Effect of ATP addition on a chromatin fiber initially assembled with no ATP. Time series of extension measurements by using the transverse MT are shown, for a 49-kb DNA template. Before 180 s: After assembly of chromatin fiber at 1 pN by using untreated extracts, force was increased to 3.5 pN, the stall force for the −ATP reaction. As expected, the behavior of the fiber was similar to that observed under ATP-depleted conditions, with small step-like fluctuations plus thermal extension fluctuations.
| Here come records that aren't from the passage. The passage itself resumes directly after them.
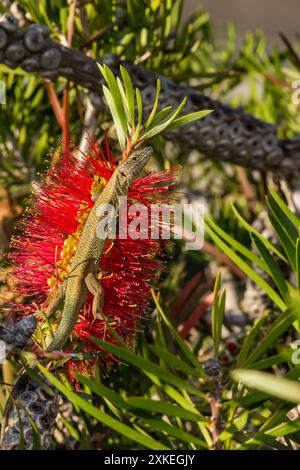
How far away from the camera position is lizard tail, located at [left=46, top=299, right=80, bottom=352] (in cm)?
22

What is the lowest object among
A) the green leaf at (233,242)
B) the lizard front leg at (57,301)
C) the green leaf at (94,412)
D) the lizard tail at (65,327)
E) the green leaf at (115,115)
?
the green leaf at (94,412)

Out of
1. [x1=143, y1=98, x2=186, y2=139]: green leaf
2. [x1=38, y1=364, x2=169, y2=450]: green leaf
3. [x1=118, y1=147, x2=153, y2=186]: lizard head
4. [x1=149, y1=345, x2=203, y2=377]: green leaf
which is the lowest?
[x1=38, y1=364, x2=169, y2=450]: green leaf

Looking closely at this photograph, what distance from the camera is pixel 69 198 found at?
10.3 inches

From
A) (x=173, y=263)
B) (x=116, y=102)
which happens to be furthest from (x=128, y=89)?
(x=173, y=263)

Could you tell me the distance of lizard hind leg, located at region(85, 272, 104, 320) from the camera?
227mm

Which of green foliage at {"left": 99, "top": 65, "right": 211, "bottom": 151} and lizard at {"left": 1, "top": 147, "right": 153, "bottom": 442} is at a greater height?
green foliage at {"left": 99, "top": 65, "right": 211, "bottom": 151}

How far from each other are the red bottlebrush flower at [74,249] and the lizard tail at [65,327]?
0.08 feet

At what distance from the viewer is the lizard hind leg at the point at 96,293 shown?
23cm

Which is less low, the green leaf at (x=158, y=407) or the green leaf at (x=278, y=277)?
the green leaf at (x=278, y=277)

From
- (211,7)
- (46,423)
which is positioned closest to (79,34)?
(46,423)

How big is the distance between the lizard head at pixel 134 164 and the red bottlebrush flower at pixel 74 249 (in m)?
0.03

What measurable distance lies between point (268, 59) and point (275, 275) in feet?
1.58

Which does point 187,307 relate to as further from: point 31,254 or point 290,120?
point 290,120

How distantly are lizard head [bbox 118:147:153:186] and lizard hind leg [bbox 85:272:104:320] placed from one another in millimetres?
35
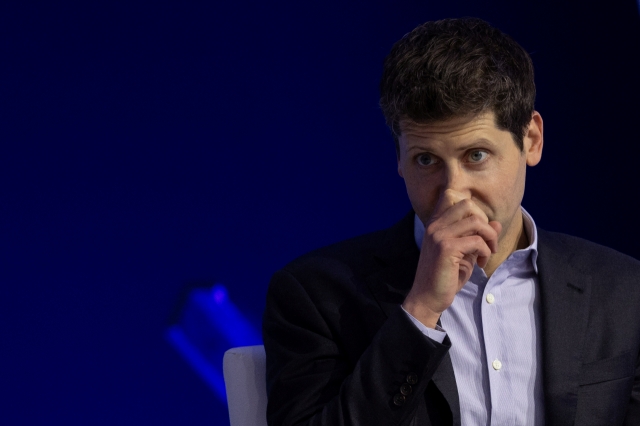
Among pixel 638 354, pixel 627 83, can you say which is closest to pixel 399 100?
pixel 638 354

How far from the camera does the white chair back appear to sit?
161cm

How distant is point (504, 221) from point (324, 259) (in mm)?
359

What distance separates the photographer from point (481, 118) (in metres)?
1.50

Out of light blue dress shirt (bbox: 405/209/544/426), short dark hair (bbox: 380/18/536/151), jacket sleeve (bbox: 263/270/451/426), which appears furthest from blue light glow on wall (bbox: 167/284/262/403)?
short dark hair (bbox: 380/18/536/151)

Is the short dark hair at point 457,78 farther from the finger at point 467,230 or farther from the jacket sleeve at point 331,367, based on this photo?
the jacket sleeve at point 331,367

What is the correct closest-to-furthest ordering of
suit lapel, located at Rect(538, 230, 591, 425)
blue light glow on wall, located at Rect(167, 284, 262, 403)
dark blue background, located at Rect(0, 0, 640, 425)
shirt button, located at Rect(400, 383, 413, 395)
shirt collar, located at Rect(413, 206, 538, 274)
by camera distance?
shirt button, located at Rect(400, 383, 413, 395), suit lapel, located at Rect(538, 230, 591, 425), shirt collar, located at Rect(413, 206, 538, 274), dark blue background, located at Rect(0, 0, 640, 425), blue light glow on wall, located at Rect(167, 284, 262, 403)

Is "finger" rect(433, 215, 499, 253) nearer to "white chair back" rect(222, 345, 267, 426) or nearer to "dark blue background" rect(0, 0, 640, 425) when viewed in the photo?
"white chair back" rect(222, 345, 267, 426)

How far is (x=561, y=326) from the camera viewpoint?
1.58 m

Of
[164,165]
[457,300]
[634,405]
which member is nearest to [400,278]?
[457,300]

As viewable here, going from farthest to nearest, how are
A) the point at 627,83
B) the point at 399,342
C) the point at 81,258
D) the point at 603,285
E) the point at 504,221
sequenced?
1. the point at 627,83
2. the point at 81,258
3. the point at 603,285
4. the point at 504,221
5. the point at 399,342

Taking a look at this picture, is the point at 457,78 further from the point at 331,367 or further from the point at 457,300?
the point at 331,367

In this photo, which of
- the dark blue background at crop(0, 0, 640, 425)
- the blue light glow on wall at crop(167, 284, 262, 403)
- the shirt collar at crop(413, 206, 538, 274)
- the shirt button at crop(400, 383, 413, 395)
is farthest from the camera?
the blue light glow on wall at crop(167, 284, 262, 403)

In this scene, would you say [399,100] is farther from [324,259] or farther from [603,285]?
[603,285]

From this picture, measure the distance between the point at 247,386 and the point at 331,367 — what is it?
7.0 inches
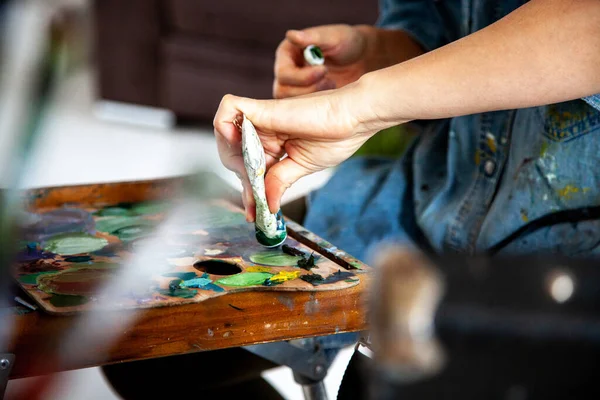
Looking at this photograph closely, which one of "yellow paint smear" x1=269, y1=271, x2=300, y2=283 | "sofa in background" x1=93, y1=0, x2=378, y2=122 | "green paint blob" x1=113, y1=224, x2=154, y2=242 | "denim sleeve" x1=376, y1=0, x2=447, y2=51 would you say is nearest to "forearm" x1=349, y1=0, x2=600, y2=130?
"yellow paint smear" x1=269, y1=271, x2=300, y2=283

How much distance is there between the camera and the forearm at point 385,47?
3.05 feet

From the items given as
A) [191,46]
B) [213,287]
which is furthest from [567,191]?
[191,46]

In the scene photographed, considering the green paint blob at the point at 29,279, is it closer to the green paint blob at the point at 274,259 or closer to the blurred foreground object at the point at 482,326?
→ the green paint blob at the point at 274,259

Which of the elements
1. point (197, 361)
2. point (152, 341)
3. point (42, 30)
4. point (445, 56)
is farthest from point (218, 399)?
point (42, 30)

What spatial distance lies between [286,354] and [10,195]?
30 cm

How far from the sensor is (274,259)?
0.68 meters

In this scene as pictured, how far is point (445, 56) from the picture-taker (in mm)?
587

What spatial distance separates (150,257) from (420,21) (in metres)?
0.48

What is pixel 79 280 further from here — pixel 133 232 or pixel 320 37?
pixel 320 37

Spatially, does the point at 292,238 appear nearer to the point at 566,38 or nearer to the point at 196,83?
the point at 566,38

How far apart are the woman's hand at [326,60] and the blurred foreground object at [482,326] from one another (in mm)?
592

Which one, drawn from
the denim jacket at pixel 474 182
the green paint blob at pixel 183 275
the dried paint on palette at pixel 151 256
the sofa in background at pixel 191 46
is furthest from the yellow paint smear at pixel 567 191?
the sofa in background at pixel 191 46

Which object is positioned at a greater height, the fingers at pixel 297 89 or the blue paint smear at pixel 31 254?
the fingers at pixel 297 89

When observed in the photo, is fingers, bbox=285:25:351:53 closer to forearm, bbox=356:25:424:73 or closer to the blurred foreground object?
forearm, bbox=356:25:424:73
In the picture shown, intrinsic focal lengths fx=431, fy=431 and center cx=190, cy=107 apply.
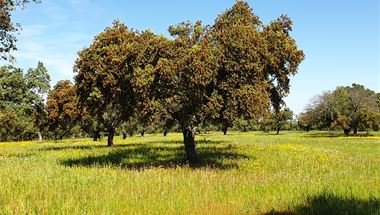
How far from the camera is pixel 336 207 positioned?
1133cm

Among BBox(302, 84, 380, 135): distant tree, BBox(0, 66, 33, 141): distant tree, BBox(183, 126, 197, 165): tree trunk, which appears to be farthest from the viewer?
BBox(302, 84, 380, 135): distant tree

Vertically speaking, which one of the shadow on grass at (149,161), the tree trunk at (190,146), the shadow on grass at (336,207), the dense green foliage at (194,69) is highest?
the dense green foliage at (194,69)

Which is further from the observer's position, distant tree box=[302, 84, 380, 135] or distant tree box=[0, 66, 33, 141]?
distant tree box=[302, 84, 380, 135]

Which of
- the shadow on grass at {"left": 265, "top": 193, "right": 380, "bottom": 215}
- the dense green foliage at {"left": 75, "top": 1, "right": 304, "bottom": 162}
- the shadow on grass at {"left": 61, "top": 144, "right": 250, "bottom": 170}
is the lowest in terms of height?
the shadow on grass at {"left": 265, "top": 193, "right": 380, "bottom": 215}

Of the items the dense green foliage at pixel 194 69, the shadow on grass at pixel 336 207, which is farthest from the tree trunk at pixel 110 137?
the shadow on grass at pixel 336 207

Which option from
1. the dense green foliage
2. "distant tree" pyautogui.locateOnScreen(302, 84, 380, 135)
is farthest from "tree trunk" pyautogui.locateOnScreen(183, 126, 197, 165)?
"distant tree" pyautogui.locateOnScreen(302, 84, 380, 135)

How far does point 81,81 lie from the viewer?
26203 millimetres

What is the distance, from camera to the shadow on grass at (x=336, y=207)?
10859 millimetres

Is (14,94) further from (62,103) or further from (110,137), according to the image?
(62,103)

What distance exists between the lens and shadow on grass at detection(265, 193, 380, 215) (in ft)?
35.6

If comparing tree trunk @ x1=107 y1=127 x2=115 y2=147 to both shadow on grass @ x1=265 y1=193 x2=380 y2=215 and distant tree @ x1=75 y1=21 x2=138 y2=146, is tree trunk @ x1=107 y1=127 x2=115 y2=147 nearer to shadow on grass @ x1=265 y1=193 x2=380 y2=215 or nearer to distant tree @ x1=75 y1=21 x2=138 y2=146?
distant tree @ x1=75 y1=21 x2=138 y2=146

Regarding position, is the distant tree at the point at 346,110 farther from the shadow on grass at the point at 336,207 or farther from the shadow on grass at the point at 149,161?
the shadow on grass at the point at 336,207

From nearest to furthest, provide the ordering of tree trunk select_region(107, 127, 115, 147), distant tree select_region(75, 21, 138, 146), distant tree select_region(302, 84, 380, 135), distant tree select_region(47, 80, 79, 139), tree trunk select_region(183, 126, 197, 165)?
distant tree select_region(75, 21, 138, 146)
tree trunk select_region(183, 126, 197, 165)
tree trunk select_region(107, 127, 115, 147)
distant tree select_region(47, 80, 79, 139)
distant tree select_region(302, 84, 380, 135)

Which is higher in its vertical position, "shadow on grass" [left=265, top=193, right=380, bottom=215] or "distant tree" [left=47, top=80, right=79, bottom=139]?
"distant tree" [left=47, top=80, right=79, bottom=139]
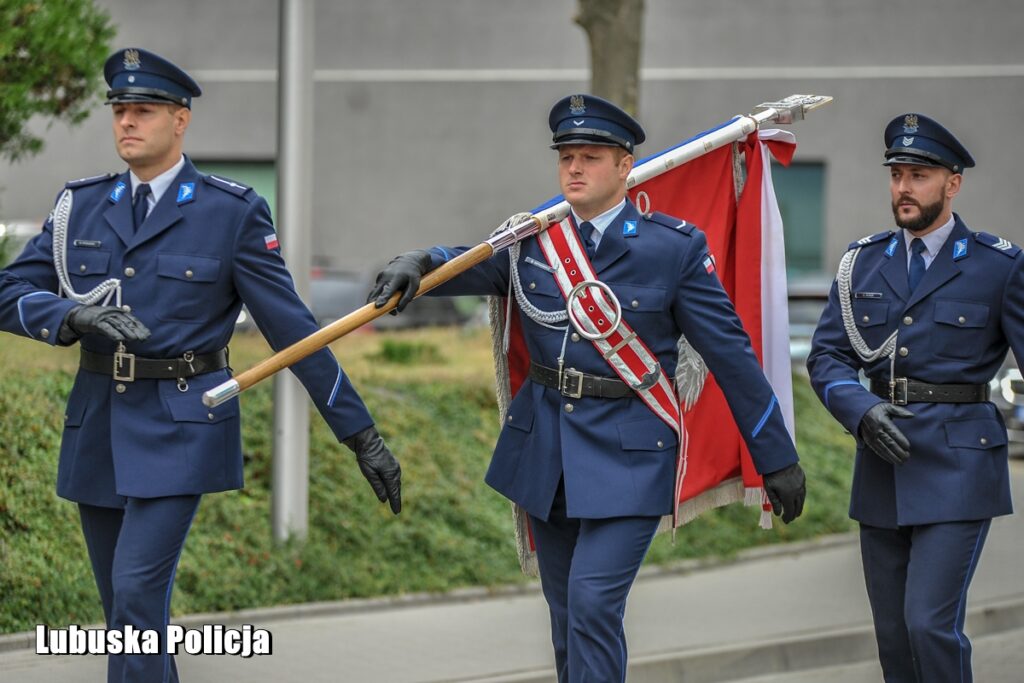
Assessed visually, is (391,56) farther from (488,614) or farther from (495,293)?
(495,293)

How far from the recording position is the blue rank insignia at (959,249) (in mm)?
5676

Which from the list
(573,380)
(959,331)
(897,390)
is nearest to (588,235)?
(573,380)

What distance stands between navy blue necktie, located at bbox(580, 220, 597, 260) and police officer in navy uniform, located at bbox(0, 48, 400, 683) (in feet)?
2.98

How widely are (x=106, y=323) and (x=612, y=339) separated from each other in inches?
62.3

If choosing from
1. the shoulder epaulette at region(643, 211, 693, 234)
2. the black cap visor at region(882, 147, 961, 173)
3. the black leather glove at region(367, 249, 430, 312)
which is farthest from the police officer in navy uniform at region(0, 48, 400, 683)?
the black cap visor at region(882, 147, 961, 173)

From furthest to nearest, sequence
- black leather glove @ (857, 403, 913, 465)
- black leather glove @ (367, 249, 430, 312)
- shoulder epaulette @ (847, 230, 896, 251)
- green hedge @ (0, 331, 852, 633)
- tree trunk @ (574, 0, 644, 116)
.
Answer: tree trunk @ (574, 0, 644, 116) < green hedge @ (0, 331, 852, 633) < shoulder epaulette @ (847, 230, 896, 251) < black leather glove @ (857, 403, 913, 465) < black leather glove @ (367, 249, 430, 312)

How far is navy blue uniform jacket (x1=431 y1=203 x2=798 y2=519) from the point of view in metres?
5.14

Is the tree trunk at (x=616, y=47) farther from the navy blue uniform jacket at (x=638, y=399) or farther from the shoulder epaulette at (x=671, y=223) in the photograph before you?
the navy blue uniform jacket at (x=638, y=399)

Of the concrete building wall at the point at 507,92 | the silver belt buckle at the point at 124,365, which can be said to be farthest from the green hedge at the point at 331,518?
the concrete building wall at the point at 507,92

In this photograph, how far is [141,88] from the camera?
499 cm

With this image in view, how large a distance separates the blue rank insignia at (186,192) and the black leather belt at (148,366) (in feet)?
1.60

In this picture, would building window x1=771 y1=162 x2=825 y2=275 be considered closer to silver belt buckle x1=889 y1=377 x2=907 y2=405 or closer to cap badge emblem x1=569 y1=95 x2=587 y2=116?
silver belt buckle x1=889 y1=377 x2=907 y2=405

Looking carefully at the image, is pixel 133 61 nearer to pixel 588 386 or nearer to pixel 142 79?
pixel 142 79

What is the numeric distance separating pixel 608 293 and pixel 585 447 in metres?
0.50
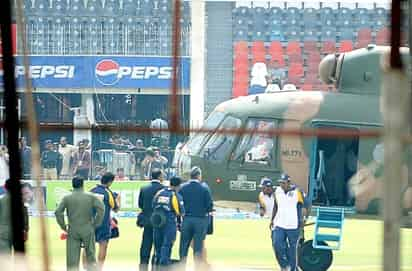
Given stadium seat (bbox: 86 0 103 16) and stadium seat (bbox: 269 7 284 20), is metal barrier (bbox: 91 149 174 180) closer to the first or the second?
stadium seat (bbox: 86 0 103 16)

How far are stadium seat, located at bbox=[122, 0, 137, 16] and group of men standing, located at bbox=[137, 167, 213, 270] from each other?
42.1 inches

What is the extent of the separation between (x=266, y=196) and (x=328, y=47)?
74.5 inches

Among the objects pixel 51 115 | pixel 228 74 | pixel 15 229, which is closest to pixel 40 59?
pixel 51 115

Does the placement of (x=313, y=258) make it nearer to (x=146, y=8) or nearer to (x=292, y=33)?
(x=146, y=8)

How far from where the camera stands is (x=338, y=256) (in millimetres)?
7055

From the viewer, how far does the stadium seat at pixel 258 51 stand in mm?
8719

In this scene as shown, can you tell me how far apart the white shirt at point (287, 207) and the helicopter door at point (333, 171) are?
64 cm

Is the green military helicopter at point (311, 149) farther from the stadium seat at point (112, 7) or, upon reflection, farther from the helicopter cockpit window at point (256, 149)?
the stadium seat at point (112, 7)

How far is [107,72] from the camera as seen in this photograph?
661 centimetres

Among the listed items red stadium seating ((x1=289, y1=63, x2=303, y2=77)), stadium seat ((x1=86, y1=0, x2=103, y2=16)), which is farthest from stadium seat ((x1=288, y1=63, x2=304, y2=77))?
stadium seat ((x1=86, y1=0, x2=103, y2=16))

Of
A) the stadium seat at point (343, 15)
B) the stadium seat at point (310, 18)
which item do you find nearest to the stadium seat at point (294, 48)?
the stadium seat at point (310, 18)

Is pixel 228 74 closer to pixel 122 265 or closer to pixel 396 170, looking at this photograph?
pixel 122 265

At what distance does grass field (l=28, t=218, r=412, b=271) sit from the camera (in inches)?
257

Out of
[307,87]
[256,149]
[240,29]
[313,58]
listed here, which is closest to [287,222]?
[256,149]
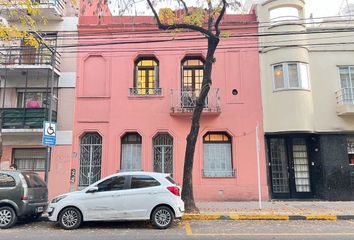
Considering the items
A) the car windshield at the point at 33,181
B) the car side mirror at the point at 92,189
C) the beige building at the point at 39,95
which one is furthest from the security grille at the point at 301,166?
the car windshield at the point at 33,181

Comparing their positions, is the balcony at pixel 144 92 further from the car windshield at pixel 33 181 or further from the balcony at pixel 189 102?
the car windshield at pixel 33 181

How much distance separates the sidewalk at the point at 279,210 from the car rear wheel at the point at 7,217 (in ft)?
17.4

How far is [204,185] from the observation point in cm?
1435

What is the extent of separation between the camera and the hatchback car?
9.09 meters

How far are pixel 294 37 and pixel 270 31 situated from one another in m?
1.17

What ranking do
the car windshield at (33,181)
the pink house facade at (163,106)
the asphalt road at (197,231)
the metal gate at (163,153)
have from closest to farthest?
the asphalt road at (197,231) → the car windshield at (33,181) → the pink house facade at (163,106) → the metal gate at (163,153)

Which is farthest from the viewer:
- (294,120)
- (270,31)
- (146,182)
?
(270,31)

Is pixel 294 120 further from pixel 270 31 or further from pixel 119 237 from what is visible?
pixel 119 237

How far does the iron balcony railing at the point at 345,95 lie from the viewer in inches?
576

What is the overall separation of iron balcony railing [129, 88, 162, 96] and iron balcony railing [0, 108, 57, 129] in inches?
160

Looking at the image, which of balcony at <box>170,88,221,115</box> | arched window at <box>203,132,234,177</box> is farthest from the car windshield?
arched window at <box>203,132,234,177</box>

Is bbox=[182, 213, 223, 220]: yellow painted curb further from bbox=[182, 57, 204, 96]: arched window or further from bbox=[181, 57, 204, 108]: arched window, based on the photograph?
bbox=[182, 57, 204, 96]: arched window

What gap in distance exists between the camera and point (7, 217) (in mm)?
9070

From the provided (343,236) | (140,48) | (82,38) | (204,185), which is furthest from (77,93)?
(343,236)
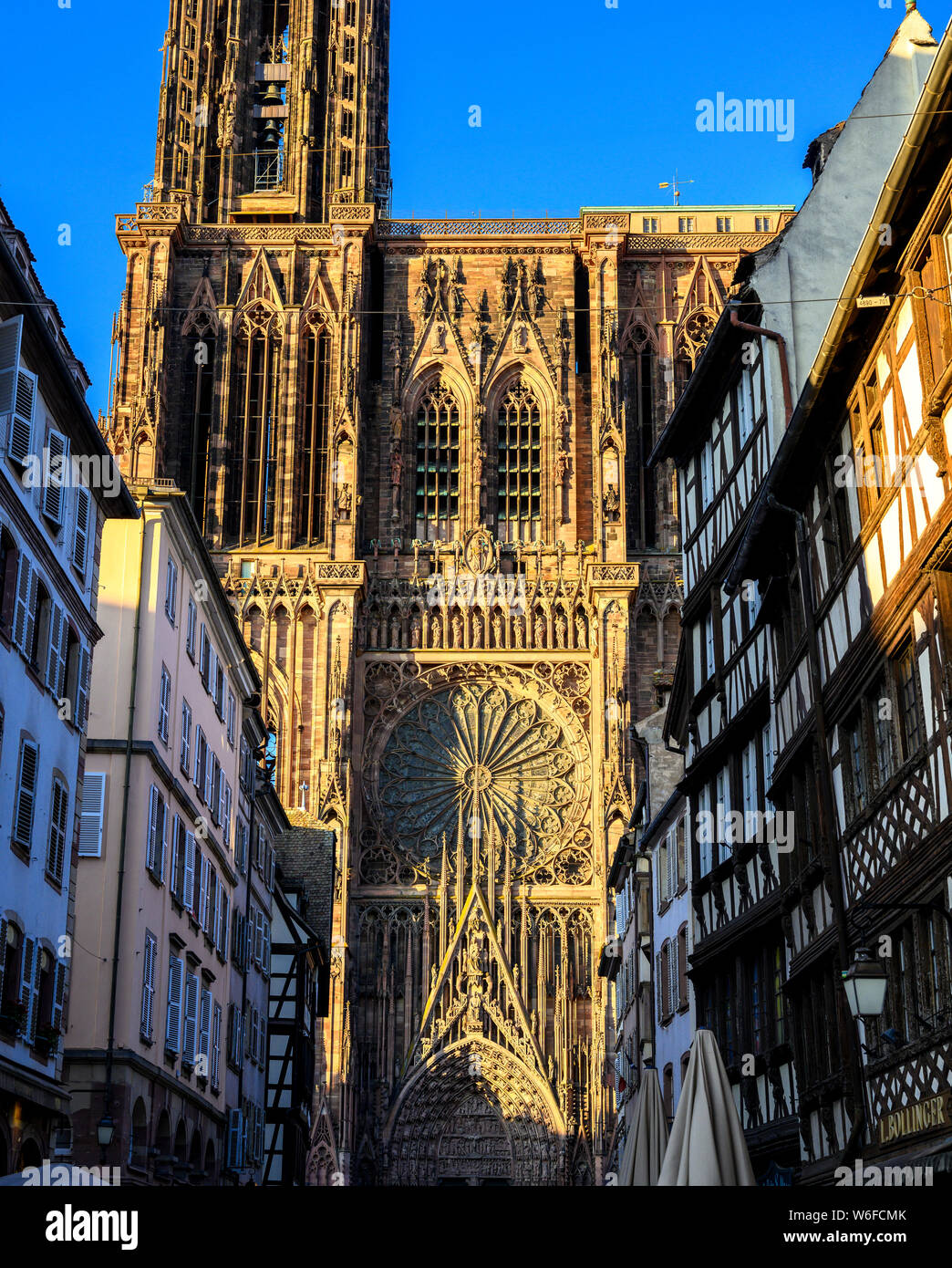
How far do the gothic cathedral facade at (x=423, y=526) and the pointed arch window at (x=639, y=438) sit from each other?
0.12 meters

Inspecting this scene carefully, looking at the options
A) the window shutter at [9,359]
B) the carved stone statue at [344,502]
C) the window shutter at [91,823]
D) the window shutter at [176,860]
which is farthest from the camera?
the carved stone statue at [344,502]

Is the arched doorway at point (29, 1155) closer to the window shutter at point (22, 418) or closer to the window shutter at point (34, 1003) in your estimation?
the window shutter at point (34, 1003)

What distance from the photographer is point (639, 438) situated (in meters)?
59.4

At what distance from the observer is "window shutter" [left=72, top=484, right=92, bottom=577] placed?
78.2 ft

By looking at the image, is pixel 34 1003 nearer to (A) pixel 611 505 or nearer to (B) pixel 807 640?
(B) pixel 807 640

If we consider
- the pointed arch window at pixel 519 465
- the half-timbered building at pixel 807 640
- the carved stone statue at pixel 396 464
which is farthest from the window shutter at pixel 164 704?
the pointed arch window at pixel 519 465

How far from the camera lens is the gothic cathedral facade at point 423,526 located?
53031 millimetres

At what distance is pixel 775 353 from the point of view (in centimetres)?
2348

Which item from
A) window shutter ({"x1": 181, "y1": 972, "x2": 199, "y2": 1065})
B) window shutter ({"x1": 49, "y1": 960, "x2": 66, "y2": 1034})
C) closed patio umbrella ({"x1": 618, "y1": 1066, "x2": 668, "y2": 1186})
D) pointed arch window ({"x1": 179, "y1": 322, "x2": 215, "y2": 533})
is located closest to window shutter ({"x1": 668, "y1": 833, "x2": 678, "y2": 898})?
closed patio umbrella ({"x1": 618, "y1": 1066, "x2": 668, "y2": 1186})

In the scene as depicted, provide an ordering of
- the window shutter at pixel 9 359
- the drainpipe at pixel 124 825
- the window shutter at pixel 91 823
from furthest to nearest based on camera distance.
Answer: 1. the window shutter at pixel 91 823
2. the drainpipe at pixel 124 825
3. the window shutter at pixel 9 359

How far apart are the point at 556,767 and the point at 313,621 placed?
28.4 ft

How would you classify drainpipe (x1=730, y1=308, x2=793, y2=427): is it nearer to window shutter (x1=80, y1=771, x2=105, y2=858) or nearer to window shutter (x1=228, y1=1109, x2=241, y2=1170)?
window shutter (x1=80, y1=771, x2=105, y2=858)

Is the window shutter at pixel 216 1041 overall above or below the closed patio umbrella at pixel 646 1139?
above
No net assembly or disassembly occurs. The behavior of the fiber is essentially the same as that observed for the ATP-depleted extract product (Figure 4C). After 300 s: After addition of +ATP extract solution into the experimental chamber, force still held at 3.5 pN. There are two main effects: the fiber tends to disassemble, and large-amplitude, apparently processive runs of extension are observed, in both assembly and disassembly directions.

Figure 6.

Extension dynamics during chromatin assembly/disassembly using extracts with added ATP. Panels show time series of extension for a 97-kb molecule measured using the transverse MT. (a) At a force of 0.7 pN, assembly gradually compacts the DNA. The initial DNA extension of roughly 28 μm is reduced by assembly. The shape of the assembly curve is rather linear apart from some large-scale variations, distinct from the nearly exponential assemblies observed for the −ATP case. (b) Higher resolution plot of extension variations for the fiber of a, for a time window 3 min after the end of a. Large extension Λ and V events are observed, characterized by a well-defined velocity which is the same for the opening and closing legs. Extension remains near 12 μm. (c and d) After increasing force on the fiber of b to 1.2 and 1.7 pN, extension gradually increases, with continuation of the Λ and V events. (e) After increase of force on the fiber of c to 2.7 pN, further extension occurs, again with large Λ and V events. (f) After increasing force to 4.2 pN, further extension occurs without Λ and V events.